WiqAIa+ Implementation Plan — Overview
Audience: the WiqAIa+ engineering team (Melissa + cloud engineer + AI engineer + AI sub-agents). Read this first. Everything else in docs/plan/ is detail behind what’s framed here.
Status: Living document. Update it when reality changes.
1. What we’re building
WiqAIa+ is an AI-powered control room platform for buildings in Saudi Arabia. It turns existing IP cameras into a 24/7 intelligent safety layer that:
- Detects fire, smoke, crowd hazards, and other anomalies on every connected camera using a tiered AI pipeline.
- Correlates fire-alarm-panel events with live AI analysis of nearby cameras to suppress false alarms (the highest-value capability — Mecca-area incense / bakhoor smoke triggers fire alarms constantly).
- Presents operators with a spatially-aware view of every connected building through a 3D digital twin.
- Routes verified alerts to the right responders (Civil Defence, building managers, fire-department dispatchers) with evidence packages attached.
The platform is multi-tenant by design. Civil Defence is both an end-customer (national HQ view across all connected buildings) and a regulator-style stakeholder. Building owners (hotels, malls, Hajj accommodations, public buildings) are paying tenants.
2. Why this plan exists
The first paying pilot is Saudi Airlines at the Arafat Hajj 2026 site.

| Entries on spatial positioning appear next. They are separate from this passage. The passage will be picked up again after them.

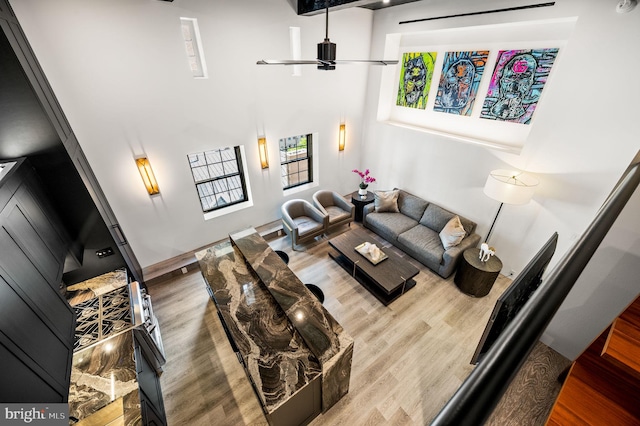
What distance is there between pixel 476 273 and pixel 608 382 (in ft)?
9.51

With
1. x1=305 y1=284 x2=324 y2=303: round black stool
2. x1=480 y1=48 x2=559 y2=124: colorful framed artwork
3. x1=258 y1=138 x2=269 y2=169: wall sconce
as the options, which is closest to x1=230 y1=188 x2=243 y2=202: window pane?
x1=258 y1=138 x2=269 y2=169: wall sconce

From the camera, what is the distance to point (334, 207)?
6078mm

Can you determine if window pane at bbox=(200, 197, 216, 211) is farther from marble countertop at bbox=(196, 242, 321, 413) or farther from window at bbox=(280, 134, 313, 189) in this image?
marble countertop at bbox=(196, 242, 321, 413)

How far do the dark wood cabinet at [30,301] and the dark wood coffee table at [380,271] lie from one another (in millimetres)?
3554

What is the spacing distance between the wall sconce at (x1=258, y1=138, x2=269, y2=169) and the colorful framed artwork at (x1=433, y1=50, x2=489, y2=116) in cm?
338

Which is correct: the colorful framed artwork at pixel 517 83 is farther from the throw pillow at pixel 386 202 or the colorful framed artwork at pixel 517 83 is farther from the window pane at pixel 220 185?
the window pane at pixel 220 185

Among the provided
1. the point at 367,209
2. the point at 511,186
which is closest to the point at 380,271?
the point at 367,209

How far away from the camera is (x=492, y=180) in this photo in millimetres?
3896

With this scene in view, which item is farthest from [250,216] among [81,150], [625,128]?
[625,128]

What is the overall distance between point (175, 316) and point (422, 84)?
5.94 meters

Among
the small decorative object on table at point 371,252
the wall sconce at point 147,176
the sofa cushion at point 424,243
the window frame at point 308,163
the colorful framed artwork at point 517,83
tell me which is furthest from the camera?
the window frame at point 308,163

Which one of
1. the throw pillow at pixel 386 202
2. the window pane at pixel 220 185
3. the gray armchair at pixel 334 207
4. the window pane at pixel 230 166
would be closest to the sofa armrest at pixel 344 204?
the gray armchair at pixel 334 207

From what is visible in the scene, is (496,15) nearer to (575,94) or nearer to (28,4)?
(575,94)

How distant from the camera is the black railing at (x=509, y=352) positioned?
1.02 ft
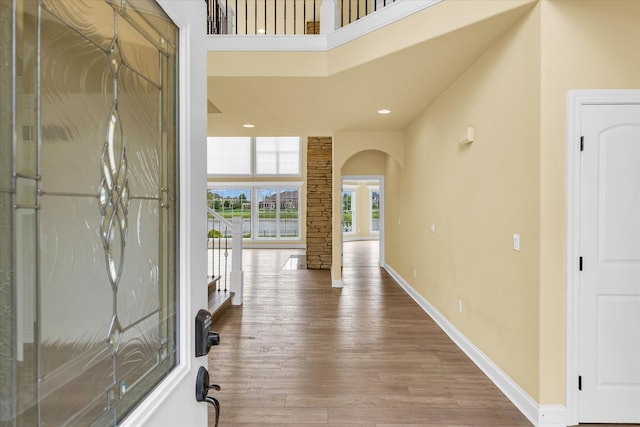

The Hajj operational window (~May 25 – June 5) is non-negotiable: pilgrims arrive on a date set by the lunar calendar. The platform must be live and stable before they arrive.
We are building from scratch. The prior Electron prototype at C:/Development/WiqAIa/ informs design but is not the build target — the new platform is cloud-deployed, multi-tenant, production-hardened, and architected to scale to thousands of future tenants. (See docs/civil-defence-innovation-submission/ for the planning artifacts and submission docs that informed this.)
The risk profile is unusually severe: both the GCP/CNTXT cloud terms and the customer contract are described as “cut your head off” if we get it wrong. Liquidated damages, billing surprises, data leaks, and missed deadlines all have outsized consequences. This plan is built around protecting the project from those failure modes first, and chasing features second.
3. Operating principles
These govern every decision. When a tradeoff comes up, walk back to these.
- Safety-first AI sensitivity. False negatives are unacceptable; false positives are tolerable. Every tier of the AI pipeline is tuned to over-escalate, not under-escalate. Missing a fire is worse than crying wolf.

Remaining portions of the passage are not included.